Monumento a lo Universal
Por: Francisco Chaves Guzmán
En la que fue casa natal y residencia renacentista de Hernán Pérez de Pulgar señorea hoy el aristocrático porte de un obrero del lienzo, de un mago de los espacios, de un ensamblador de las pequeñas cosas.
De la belleza de las pequeñas cosas y de la trascendencia de las ideas grandes. Del gran compromiso. Si Ciudad Real tiene ahora un templo en el que pueden sumergirse las nuevas generaciones de artistas, éste es, sin duda, el Museo Manuel López Villaseñor, desde donde el maestro del trazo y de la composición continúa impartiendo lecciones magistrales, igual que lo hiciera, en vida, como catedrático de la Universidad Complutense.
Mas sépase que para tener acceso a las enseñanzas de Villaseñor no es necesario poseer un cargamento de muérdago, ese talismán diseñado por los cabalistas para encontrar tesoros ocultos, sino una manera de ver. Porque sus tesoros artísticos no fueron concebidos para solaz de una secta de iniciados — ¡que más quisieran los críticos!— sino para seres sensibles y valientes, que careciesen del miedo que impide enfrentarse cara a cara con la realidad.

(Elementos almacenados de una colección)
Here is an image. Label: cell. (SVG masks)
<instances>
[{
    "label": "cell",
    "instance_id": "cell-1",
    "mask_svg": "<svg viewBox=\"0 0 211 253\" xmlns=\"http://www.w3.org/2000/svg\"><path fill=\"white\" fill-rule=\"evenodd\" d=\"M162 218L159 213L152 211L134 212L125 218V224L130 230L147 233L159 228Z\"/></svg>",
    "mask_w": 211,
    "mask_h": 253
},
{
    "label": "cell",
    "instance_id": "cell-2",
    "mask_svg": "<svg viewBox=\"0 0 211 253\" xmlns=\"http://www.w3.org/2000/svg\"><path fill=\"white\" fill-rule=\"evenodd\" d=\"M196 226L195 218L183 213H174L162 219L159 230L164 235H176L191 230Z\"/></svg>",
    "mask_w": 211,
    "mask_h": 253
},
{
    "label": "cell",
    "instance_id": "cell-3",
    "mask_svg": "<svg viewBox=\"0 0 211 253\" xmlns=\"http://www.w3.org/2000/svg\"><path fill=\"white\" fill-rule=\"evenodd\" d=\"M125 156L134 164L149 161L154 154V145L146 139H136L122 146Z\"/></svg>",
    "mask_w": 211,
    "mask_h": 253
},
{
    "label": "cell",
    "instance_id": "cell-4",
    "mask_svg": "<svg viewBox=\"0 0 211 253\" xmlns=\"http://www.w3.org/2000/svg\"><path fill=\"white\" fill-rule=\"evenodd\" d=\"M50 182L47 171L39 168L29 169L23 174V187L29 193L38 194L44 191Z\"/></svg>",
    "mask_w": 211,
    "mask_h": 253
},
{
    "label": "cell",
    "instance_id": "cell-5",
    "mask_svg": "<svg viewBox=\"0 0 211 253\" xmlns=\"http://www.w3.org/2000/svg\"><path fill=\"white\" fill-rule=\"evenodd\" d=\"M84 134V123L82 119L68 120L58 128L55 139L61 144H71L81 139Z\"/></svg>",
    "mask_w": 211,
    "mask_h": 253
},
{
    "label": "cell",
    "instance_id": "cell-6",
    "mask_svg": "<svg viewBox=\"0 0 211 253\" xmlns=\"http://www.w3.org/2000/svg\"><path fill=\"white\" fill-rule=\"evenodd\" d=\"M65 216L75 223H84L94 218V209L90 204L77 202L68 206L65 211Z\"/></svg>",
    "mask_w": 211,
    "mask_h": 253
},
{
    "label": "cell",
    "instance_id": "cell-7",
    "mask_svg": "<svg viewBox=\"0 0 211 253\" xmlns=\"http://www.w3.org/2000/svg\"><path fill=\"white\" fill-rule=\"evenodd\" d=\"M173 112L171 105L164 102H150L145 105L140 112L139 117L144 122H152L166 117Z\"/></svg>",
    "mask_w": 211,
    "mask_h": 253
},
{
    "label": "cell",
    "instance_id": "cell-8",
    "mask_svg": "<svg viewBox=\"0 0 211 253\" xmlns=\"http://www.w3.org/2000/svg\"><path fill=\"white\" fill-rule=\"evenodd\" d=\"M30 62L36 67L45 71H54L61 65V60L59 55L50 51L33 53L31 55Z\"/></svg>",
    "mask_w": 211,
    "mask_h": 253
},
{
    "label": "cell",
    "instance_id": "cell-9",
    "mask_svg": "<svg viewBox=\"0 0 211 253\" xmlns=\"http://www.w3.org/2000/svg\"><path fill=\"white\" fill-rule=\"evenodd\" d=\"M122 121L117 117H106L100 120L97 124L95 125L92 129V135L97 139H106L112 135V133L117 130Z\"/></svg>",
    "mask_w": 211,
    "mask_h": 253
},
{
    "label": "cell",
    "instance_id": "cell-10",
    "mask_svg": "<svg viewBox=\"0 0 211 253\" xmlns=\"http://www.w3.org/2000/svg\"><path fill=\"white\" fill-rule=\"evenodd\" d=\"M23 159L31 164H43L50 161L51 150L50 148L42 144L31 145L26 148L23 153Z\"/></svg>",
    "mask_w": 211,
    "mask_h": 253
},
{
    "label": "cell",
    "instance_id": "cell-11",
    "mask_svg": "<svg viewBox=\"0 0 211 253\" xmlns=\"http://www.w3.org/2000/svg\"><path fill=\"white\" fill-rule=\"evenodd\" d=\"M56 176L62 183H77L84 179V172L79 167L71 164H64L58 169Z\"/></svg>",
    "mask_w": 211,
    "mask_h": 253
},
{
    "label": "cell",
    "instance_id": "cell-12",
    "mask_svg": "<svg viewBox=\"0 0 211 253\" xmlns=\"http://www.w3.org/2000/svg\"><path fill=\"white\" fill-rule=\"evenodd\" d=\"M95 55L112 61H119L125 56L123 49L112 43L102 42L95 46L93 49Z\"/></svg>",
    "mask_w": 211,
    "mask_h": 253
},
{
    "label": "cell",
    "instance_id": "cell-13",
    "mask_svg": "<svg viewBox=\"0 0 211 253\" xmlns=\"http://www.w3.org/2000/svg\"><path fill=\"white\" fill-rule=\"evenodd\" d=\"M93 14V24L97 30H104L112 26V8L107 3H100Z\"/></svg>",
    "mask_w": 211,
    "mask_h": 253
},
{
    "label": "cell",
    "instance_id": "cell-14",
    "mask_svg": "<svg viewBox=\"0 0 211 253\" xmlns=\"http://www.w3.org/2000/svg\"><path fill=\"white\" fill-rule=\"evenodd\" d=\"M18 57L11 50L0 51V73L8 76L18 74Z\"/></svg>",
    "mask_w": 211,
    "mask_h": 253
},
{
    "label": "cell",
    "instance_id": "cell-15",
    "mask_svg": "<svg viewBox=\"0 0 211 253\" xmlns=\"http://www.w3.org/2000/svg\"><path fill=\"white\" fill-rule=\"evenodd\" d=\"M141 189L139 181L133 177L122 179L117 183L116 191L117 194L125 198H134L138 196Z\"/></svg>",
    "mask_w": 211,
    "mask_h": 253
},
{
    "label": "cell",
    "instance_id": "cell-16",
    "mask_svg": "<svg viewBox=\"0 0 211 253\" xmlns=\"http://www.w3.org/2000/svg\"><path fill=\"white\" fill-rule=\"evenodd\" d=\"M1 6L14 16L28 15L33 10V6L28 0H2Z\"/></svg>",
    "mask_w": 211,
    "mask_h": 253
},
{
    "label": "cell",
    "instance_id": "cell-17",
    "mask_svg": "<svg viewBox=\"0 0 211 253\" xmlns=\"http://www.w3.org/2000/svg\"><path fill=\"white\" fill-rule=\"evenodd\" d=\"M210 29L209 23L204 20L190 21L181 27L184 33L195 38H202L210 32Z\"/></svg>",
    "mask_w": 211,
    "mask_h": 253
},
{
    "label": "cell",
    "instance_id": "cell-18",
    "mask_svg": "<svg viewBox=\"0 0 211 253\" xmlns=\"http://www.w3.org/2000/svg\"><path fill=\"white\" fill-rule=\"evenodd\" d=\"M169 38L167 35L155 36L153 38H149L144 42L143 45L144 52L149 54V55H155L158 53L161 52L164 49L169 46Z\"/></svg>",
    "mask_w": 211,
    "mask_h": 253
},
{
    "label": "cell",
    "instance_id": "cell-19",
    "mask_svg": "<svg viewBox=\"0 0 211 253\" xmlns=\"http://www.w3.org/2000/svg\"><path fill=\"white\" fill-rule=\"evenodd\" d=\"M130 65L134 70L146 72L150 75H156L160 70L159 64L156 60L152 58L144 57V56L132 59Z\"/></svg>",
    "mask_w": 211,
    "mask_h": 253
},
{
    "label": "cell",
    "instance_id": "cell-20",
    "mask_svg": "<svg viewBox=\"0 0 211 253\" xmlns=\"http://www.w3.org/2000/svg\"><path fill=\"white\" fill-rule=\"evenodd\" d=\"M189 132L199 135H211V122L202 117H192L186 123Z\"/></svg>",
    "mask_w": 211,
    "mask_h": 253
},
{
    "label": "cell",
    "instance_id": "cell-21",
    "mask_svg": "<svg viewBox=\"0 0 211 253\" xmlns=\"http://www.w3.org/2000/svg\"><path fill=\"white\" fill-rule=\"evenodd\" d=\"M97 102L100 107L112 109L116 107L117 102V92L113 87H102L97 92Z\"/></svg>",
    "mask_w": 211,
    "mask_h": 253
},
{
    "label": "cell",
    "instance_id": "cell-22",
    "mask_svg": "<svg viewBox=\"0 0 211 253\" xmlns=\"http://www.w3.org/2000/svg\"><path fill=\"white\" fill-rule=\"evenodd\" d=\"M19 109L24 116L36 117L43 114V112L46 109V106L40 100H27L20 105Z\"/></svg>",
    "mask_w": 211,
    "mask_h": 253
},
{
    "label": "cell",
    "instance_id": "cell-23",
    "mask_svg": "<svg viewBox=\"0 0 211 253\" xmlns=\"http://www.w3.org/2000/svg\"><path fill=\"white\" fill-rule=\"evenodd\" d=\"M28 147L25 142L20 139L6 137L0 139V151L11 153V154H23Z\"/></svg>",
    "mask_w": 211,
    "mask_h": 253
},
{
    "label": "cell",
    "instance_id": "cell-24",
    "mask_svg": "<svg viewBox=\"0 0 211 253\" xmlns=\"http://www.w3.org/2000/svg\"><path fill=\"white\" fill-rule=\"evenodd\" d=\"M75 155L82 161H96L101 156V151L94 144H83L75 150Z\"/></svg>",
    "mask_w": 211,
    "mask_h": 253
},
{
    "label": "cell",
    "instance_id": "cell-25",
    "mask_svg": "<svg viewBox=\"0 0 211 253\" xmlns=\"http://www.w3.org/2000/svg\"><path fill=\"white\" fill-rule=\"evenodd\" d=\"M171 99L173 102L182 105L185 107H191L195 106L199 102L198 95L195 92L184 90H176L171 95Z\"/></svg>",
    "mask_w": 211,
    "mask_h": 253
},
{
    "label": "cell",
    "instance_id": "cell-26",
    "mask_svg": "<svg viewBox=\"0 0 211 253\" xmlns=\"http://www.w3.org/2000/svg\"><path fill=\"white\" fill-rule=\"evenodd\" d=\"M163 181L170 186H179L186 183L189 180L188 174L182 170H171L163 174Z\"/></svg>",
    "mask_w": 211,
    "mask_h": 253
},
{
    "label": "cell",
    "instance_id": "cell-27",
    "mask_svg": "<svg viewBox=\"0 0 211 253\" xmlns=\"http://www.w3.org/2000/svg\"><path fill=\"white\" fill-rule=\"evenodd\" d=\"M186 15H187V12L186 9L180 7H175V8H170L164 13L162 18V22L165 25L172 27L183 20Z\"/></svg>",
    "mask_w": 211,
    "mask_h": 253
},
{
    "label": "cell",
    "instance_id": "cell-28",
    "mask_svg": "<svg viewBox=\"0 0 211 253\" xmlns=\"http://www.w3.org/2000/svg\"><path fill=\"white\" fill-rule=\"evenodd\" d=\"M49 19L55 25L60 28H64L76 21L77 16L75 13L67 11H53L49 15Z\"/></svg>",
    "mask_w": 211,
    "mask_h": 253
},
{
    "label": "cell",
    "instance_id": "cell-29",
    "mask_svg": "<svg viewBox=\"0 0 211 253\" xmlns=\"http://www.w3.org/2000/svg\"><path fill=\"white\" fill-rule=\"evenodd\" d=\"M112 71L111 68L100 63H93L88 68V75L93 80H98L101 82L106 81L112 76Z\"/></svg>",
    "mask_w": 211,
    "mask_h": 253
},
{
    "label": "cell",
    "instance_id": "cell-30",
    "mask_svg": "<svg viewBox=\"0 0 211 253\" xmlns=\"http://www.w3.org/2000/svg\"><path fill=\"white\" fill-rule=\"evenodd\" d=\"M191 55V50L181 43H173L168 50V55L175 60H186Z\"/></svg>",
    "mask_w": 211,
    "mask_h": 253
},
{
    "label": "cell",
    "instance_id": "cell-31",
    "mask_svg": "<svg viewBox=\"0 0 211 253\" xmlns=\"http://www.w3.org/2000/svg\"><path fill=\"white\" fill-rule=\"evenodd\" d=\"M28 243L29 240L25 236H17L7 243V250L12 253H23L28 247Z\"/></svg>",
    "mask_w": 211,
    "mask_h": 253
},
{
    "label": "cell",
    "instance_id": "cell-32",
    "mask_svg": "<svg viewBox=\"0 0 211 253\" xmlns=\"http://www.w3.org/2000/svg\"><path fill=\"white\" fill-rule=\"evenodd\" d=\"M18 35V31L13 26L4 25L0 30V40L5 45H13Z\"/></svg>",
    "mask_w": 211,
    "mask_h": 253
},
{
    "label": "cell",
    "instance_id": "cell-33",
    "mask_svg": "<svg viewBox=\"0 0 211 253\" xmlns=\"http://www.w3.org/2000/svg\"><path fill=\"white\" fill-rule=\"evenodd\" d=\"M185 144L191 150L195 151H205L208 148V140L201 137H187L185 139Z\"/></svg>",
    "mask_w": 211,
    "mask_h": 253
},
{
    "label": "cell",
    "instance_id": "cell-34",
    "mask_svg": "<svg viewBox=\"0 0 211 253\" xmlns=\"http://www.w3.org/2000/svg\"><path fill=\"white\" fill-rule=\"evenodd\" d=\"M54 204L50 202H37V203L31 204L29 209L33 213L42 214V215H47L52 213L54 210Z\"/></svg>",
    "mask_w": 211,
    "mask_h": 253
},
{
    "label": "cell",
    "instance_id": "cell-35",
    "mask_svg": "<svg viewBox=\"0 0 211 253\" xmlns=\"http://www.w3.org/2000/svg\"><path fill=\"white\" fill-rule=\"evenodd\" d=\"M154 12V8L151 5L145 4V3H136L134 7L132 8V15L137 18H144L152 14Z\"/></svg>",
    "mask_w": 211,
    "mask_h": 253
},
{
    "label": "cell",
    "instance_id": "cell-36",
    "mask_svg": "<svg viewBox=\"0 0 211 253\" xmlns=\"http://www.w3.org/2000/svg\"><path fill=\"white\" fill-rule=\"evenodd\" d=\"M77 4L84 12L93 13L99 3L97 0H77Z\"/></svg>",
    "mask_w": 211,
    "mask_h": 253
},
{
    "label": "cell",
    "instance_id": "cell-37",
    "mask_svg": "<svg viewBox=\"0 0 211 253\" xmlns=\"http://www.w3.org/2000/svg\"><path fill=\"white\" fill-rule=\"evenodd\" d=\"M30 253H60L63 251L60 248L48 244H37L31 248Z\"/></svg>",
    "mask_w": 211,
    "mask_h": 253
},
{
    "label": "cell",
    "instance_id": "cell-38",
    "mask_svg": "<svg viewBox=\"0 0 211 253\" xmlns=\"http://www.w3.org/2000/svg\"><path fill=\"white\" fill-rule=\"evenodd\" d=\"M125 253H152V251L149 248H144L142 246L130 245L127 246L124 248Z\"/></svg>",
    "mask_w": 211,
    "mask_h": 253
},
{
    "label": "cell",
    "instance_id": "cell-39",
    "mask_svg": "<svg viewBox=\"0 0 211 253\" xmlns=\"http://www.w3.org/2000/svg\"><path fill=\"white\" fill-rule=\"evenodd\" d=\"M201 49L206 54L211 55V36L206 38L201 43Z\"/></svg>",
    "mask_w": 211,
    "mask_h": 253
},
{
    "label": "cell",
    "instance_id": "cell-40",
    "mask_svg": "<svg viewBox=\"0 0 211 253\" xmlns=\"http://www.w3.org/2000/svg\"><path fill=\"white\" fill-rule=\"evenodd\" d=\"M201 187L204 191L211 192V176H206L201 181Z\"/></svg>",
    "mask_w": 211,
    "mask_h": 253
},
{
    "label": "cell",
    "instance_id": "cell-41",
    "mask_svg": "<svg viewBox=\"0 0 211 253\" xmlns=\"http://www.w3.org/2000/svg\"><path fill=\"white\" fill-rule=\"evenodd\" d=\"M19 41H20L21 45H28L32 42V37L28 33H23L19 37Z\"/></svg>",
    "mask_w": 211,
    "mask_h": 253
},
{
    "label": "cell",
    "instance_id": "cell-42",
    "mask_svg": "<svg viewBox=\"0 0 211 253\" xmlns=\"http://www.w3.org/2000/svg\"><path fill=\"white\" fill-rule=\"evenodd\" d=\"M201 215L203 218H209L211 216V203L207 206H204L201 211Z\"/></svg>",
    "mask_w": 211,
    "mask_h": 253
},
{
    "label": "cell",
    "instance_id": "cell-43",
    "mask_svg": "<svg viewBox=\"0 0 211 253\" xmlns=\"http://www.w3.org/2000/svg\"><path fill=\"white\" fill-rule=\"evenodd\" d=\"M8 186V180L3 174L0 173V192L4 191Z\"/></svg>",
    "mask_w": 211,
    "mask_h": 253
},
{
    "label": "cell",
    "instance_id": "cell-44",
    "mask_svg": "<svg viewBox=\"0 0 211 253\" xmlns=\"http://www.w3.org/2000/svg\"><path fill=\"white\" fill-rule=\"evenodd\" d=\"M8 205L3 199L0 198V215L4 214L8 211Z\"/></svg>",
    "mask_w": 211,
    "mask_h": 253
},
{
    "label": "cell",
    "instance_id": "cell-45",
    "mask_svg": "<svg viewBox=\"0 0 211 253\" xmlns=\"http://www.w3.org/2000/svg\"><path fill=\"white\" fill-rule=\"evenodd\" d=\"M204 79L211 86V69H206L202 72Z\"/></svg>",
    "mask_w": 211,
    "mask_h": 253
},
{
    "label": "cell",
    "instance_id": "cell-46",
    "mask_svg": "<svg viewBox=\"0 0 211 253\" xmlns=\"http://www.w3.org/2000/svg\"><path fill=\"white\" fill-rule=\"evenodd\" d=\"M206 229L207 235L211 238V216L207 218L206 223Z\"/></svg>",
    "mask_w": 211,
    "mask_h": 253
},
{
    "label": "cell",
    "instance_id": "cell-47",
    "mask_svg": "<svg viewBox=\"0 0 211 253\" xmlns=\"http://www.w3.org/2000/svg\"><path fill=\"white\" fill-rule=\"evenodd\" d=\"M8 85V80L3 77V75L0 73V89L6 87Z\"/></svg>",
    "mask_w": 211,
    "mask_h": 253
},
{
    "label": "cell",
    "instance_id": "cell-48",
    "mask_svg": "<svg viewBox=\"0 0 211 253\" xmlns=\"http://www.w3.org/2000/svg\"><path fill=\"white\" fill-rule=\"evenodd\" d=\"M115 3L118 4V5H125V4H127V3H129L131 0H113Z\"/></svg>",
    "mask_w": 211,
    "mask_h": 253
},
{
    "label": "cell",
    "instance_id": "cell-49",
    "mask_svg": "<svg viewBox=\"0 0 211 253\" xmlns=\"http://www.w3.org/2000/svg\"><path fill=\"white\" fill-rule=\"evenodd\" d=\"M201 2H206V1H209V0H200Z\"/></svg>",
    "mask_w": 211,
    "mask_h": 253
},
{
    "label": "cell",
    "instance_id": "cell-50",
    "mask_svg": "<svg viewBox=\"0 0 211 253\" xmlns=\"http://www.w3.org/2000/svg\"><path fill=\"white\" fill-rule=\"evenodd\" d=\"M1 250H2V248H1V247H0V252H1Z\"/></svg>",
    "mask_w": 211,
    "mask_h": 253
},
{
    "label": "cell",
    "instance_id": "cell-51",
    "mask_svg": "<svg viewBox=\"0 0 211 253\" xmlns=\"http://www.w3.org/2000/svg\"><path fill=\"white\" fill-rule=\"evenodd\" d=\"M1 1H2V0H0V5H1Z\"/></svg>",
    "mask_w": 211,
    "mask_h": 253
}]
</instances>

* Tarea de trabajo 1: En la frase del fragmento para leer que empieza «En la que fue casa natal», ¿qué expresiones con la forma «un … de …» se usan para nombrar al artista?
* Tarea de trabajo 2: Reproduce del fragmento para leer el pasaje que va desde «De la belleza» hasta «la Universidad Complutense.», ambos incluidos.

* Respuesta esperada 1: un obrero del lienzo; un mago de los espacios; un ensamblador de las pequeñas cosas

* Respuesta esperada 2:
De la belleza de las pequeñas cosas y de la trascendencia de las ideas grandes. Del gran compromiso. Si Ciudad Real tiene ahora un templo en el que pueden sumergirse las nuevas generaciones de artistas, éste es, sin duda, el Museo Manuel López Villaseñor, desde donde el maestro del trazo y de la composición continúa impartiendo lecciones magistrales, igual que lo hiciera, en vida, como catedrático de la Universidad Complutense.